Canaries are usually run against deployments containing changes to code, but they can also be used for operational changes, including changes to the configuration.

Set Up Canary Analysis Support

Setting up automated canary analysis in Spinnaker consists of running a series of Halyard commands. Before you can use the canary analysis service, you must configure at least one metrics service, and at least one storage service.

The most common setup is to have one metrics service configured (e.g. Stackdriver, Atlas, Prometheus, Datadog or New Relic) and one storage service (e.g. S3, GCS or Minio) configured. For further details, here’s a comprehensive reference.

This set of sample Halyard commands will enable Kayenta and configure it to retrieve metrics from Stackdriver and use GCS for persistent storage:

hal config canary enable
hal config canary google enable
hal config canary google account add my-google-account \
  --project $PROJECT_ID \
  --json-path $JSON_PATH \
  --bucket $MY_SPINNAKER_BUCKET
hal config canary google edit --gcs-enabled true \
  --stackdriver-enabled true

In these commands:

$PROJECT_ID is your GCP project ID
$JSON_PATH points to your service account JSON file—don’t include quotes
$MY_SPINNAKER_BUCKET points to a GCS bucket that accepts your credentials.

These can be the same values you used when configuring your other Spinnaker services (like Clouddriver).
Note All canary-specific Halyard commands require Halyard version
0.46.0 or later.

sudo update-halyard

or

sudo apt-get update && sudo apt-get install halyard

Next, set the Spinnaker version to v1.7.0 or higher:

hal config version edit --version 1.7.0

Lastly, update your Spinnaker deployment to include Kayenta:
hal deploy apply (to Kubernetes) sudo hal deploy apply (to local VM)

Configuring a Canary

Before you can add a canary stage to a pipeline, you need to configure what the canary consists of, including:

  • A name by which a canary stage can choose this config
  • The specific metrics to evaluate, and a logical grouping of those metrics
  • Default scoring thresholds (which can be overridden in the canary stage)
  • Optionally, one or more filter templates

Canary configuration is done per Spinnaker application. For each application set up to support canary, you create one or more configs.

Prerequisites

By default, canary is not enabled for new applications.
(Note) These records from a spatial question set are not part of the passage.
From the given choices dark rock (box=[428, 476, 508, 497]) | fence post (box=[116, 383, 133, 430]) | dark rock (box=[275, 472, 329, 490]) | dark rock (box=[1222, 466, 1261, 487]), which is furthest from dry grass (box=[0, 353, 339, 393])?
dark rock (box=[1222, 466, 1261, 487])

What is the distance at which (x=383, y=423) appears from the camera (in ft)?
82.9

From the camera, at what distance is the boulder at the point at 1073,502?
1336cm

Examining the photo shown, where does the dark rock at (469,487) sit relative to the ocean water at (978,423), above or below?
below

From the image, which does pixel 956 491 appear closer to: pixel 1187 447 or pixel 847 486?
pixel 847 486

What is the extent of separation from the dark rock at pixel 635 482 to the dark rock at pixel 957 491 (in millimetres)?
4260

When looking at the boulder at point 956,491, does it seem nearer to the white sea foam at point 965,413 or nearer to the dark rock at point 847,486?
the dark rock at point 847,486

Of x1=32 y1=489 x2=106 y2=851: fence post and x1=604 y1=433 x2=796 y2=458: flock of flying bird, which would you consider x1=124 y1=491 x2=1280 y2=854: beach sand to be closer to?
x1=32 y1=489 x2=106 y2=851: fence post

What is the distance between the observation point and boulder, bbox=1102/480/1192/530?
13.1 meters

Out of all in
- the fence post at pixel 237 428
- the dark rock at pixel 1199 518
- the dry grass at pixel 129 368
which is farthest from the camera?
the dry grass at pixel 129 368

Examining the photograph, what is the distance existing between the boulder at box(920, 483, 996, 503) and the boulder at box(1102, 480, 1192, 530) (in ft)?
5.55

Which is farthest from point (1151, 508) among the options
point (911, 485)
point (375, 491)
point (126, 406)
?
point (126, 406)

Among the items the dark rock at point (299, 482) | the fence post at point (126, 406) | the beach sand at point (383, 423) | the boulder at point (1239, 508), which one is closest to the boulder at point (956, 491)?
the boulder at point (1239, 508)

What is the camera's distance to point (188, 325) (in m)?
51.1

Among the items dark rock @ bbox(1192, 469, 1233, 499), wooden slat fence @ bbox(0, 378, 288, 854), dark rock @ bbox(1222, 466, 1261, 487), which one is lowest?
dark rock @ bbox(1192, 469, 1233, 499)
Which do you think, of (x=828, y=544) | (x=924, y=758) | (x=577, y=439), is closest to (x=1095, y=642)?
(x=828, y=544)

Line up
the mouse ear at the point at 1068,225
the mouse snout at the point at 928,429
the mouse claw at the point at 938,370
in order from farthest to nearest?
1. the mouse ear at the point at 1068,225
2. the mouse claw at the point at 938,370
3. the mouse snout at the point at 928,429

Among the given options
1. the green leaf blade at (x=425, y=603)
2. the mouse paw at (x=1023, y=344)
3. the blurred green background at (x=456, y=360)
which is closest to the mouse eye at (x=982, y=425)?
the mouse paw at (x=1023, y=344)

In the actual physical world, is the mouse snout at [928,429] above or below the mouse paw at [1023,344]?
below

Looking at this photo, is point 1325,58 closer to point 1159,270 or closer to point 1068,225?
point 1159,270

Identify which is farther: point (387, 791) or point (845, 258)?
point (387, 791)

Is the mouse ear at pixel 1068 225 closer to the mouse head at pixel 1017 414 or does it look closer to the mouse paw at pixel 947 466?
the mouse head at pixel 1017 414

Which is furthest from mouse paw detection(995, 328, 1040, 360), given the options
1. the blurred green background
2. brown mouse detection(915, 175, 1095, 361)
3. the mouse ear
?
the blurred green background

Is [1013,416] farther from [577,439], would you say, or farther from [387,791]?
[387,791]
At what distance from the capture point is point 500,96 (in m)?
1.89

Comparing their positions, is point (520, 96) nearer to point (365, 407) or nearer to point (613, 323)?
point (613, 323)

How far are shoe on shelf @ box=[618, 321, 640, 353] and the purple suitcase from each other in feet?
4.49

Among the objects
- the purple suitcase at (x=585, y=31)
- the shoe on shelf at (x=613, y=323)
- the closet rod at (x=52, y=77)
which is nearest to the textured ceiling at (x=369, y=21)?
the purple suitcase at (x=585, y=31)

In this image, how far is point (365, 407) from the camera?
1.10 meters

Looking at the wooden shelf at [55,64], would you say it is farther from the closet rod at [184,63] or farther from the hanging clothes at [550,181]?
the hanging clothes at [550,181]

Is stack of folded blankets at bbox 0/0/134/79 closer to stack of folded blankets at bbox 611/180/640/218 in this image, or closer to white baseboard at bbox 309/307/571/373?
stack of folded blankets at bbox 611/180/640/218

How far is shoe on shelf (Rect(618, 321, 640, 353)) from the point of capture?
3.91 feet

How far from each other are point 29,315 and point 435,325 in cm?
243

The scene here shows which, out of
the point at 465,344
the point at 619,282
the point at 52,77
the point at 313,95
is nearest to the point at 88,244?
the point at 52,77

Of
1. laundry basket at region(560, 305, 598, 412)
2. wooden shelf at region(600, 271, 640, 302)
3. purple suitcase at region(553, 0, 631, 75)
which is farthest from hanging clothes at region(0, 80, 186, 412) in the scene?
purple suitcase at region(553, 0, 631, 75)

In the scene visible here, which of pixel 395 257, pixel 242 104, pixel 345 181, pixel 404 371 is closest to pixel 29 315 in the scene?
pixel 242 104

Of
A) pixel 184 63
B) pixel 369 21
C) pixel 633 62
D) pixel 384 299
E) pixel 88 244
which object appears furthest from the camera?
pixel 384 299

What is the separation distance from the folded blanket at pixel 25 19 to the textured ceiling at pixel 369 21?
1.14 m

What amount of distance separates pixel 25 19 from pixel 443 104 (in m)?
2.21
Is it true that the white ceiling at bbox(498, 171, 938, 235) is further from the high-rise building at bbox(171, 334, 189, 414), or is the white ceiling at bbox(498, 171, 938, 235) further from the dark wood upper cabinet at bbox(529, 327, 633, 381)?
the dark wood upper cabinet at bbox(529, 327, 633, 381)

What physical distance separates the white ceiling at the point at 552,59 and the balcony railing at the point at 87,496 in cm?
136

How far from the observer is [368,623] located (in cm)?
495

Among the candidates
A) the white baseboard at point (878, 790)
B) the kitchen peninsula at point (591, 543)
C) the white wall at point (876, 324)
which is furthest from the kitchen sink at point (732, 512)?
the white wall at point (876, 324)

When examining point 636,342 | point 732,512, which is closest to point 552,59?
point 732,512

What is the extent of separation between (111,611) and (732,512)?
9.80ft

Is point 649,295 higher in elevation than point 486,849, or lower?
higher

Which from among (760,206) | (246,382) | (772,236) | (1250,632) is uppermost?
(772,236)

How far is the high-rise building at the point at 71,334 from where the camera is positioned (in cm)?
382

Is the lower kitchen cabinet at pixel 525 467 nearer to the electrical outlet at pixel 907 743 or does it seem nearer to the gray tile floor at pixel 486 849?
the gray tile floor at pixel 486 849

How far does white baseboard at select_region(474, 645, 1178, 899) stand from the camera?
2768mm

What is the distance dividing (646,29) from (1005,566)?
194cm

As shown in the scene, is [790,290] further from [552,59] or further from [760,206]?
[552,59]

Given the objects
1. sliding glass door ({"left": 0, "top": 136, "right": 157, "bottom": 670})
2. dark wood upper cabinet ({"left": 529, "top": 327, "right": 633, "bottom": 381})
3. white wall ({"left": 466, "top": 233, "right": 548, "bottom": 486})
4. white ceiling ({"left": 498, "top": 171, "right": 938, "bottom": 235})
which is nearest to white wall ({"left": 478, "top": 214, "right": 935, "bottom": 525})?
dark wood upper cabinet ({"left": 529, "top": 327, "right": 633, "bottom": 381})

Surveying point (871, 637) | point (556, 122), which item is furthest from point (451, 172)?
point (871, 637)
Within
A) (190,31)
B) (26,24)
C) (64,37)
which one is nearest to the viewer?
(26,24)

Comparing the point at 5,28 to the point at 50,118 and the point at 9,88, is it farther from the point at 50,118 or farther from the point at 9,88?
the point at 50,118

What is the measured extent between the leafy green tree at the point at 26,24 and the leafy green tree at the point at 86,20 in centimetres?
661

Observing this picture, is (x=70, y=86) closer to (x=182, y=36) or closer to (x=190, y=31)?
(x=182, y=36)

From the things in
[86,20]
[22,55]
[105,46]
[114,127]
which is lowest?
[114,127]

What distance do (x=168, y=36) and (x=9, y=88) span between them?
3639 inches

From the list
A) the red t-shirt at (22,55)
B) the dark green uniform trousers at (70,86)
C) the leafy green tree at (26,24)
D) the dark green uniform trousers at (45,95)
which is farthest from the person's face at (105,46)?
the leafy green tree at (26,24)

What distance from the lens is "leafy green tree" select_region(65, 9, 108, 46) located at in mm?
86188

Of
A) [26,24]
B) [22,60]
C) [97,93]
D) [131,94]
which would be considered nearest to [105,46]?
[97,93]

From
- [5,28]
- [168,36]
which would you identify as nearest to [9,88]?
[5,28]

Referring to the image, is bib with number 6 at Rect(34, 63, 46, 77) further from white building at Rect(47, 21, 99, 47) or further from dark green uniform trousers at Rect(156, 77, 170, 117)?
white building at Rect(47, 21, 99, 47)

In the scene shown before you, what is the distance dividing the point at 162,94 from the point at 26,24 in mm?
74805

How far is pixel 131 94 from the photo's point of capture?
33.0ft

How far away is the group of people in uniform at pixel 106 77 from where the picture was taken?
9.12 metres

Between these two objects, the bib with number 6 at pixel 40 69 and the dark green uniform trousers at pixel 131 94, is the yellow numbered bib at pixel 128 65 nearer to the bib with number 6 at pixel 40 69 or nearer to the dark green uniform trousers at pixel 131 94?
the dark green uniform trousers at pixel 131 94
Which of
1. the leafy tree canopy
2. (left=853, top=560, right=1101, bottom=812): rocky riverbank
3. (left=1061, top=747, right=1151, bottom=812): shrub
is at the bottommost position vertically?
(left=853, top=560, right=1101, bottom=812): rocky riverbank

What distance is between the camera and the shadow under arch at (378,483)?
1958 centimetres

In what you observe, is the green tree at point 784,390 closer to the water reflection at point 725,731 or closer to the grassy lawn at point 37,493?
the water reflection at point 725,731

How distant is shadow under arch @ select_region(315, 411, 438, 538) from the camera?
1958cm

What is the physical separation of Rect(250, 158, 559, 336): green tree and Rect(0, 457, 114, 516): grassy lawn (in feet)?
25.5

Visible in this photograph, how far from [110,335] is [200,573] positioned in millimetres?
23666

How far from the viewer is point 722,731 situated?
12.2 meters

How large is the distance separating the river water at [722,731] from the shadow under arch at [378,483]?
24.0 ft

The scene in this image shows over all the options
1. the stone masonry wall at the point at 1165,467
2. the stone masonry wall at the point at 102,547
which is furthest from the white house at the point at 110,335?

Several things need to happen before you see the Canary tab in Deck:

  • The person or people setting up Spinnaker for you must set up Canary.
  • In the Application config, activate the Canary option.

Do this separately for all applications that will use automated canary analysis.

Create a canary configuration

You can create as many of these as you like, and when you create a canary stage, you must select a canary configuration to use. Configurations you create within an application are available to all pipelines in that application, but your Spinnaker might be set up so that all configurations are available to all applications.

 

  1. Hover over the Delivery tab, and select Canary configs.

Select __Canary__ from the __Delivery__ menu.

  1. Select Add configuration.
  2. Provide a Name and Description. This is the name shown in the stage config when you create a canary stage for your pipeline.

Create metric groups and add metrics

The metrics available depend on the telemetry provider you use. Spinnaker currently supports Stackdriver, Prometheus, Datadog, Signalfx, and New Relic.

Metrics are evaluated even if they’re not added to groups, but if you want to apply the weighting that determines the relative importance of different metrics, you need to add them to groups.

  1. Create any groups you want to organize the metrics into. Click Add Group to create each group you’ll use. Then select the group and click the edit icon to name it.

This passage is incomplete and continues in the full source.